Posted , in Client behaviour
The unusual suspects for cybersecurity
Cybersecurity is the biggest and fastest growing risk service, so it’s no surprise to see so many firms investing in their people and offerings in this area. It reflects what’s happening within many client organisations, where cybersecurity is now a board-level agenda item. In our first survey of client perceptions of risk advisory firms, we’ve asked clients in the US what type of firm they use for cybersecurity and, all else being equal, what type of firm would be their first choice for cybersecurity work. It gives us an idea about who clients are using now, but also who clients might go to in the future.
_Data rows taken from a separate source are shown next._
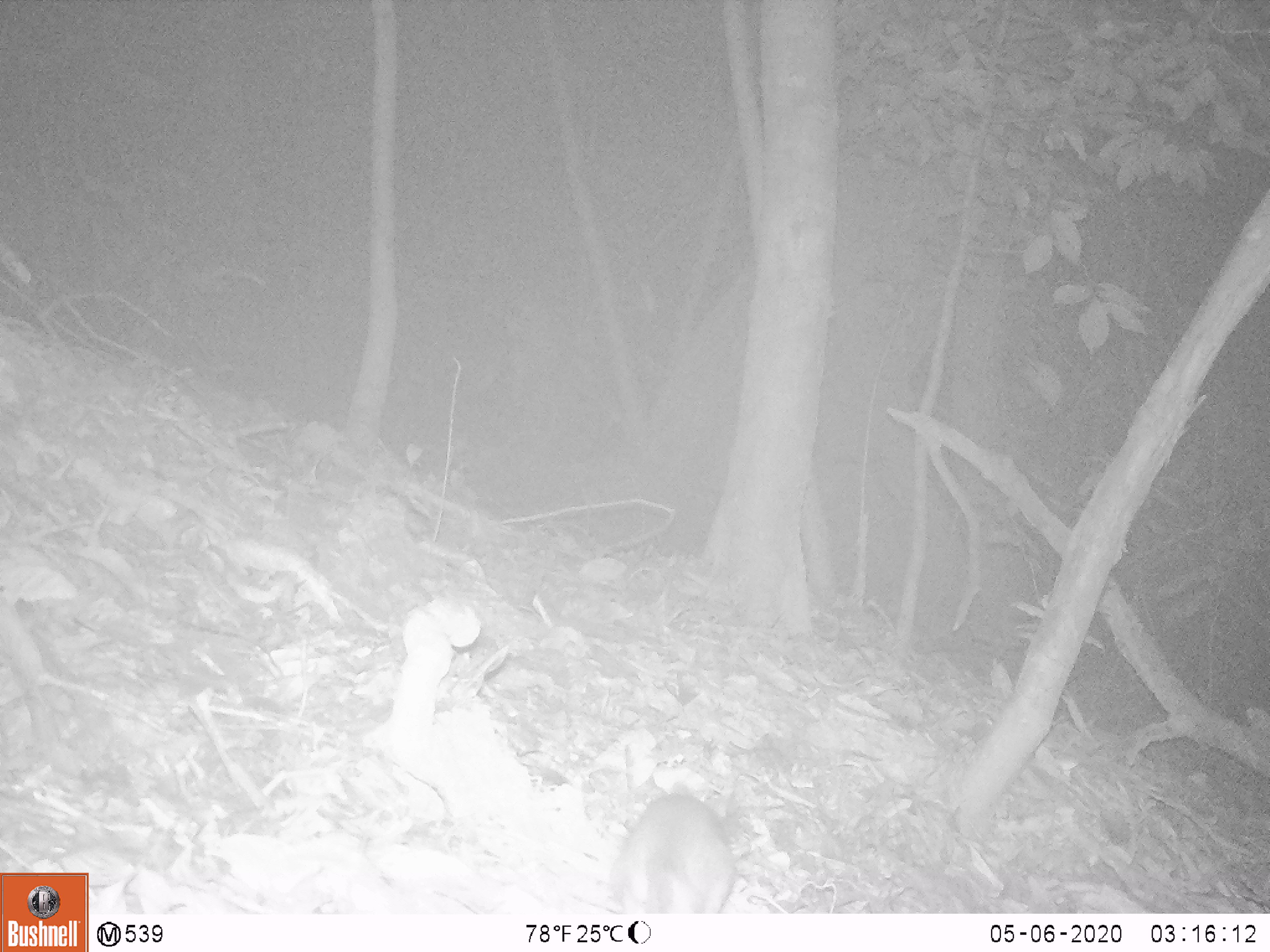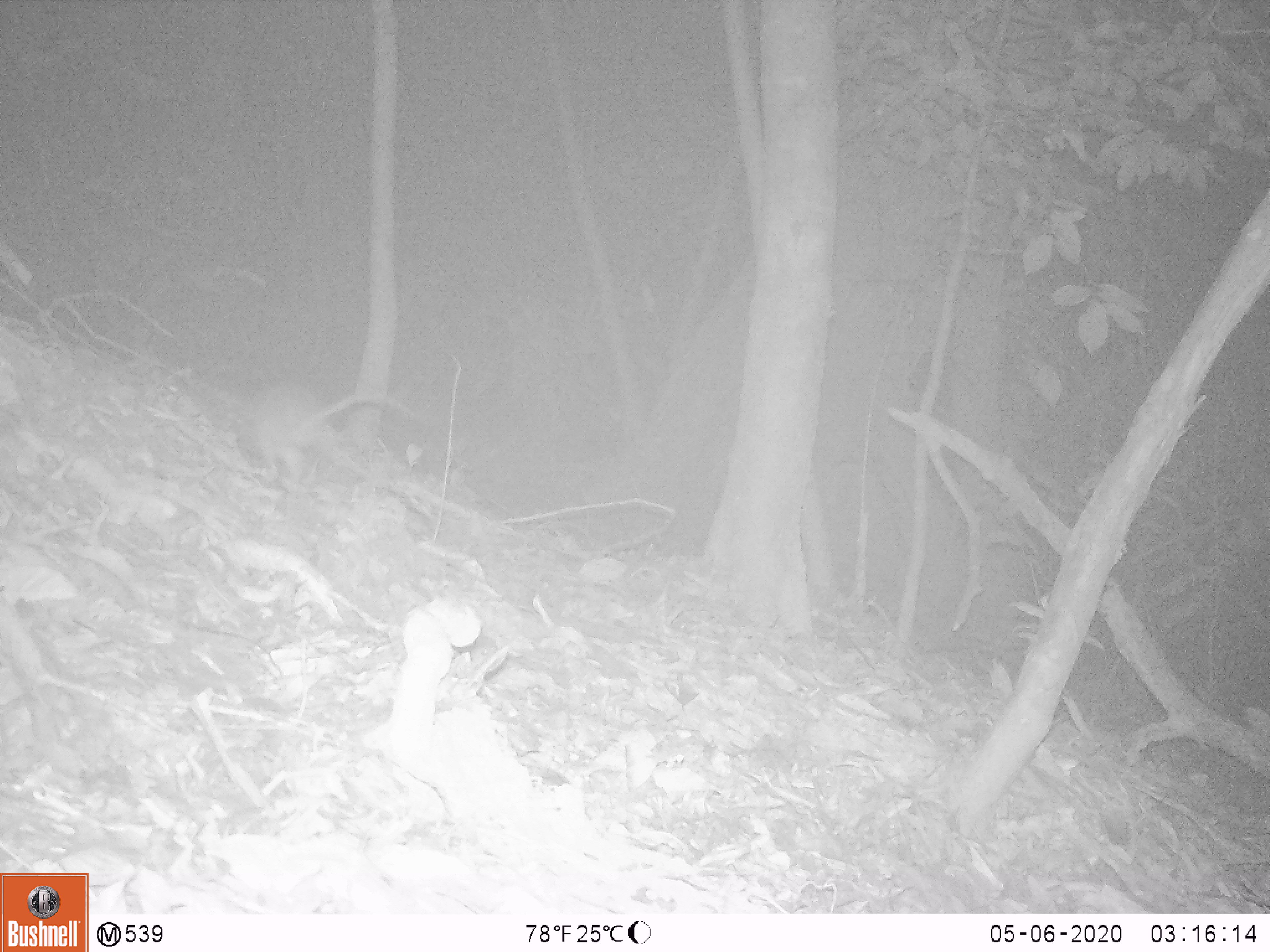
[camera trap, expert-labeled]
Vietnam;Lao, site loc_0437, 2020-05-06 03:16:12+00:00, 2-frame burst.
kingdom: Animalia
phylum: Chordata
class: Mammalia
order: Rodentia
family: Muridae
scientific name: Muridae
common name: old-world mice and rats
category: unidentified murid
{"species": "unidentified murid (old-world mice and rats) (Muridae)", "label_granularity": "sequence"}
Around a third of clients in our sample currently use technology consulting firms (such as Accenture or IBM Services) for cybersecurity. Perhaps more surprisingly, an even higher proportion of clients currently use one of the Big Four accounting firms for cybersecurity support, while comparatively few clients use software vendors or risk specialists. Part of the popularity of the Big Four could reflect the strong relationships they have with clients working in finance functions, but this represents only 20% of our sample.
When we look at what type of firms are first choice for cybersecurity work, we see that the proportion opting for the Big Four or technology consulting firms is similar to the proportion that currently work with them. However, a much higher proportion of clients consider other accounting firms outside the Big Four—mid-tier firms such as Grant Thornton and BDO—to be their first choice for cybersecurity than currently use them.
We think the reason why mid-tier accounting firms are a relatively popular first choice is for the same reason why many clients use the Big Four: Accounting firms are seen as having strong skills in assurance and testing, and are also used to dealing with, and protecting, vast amounts of sensitive confidential financial data. But why, despite their apparent popularity, aren’t clients actually using mid-tier accounting firms in this way? We suspect they may lack the same level of reputation at board level as the Big Four and technology consulting firms, which could be what’s holding them back.
But where does all this leave risk specialists and cybersecurity software vendors? While clients currently don’t seem to be using them much, nor would they turn to them as their first choice, we think there is a place for such specialists as part of the ecosystem of the Big Four or larger technology consulting firms. Larger firms can bring the reputation to win over the board, while specialists bring cutting edge capabilities. Such a partnership could be beneficial for everyone and help risk firms take advantage of the cybersecurity boom.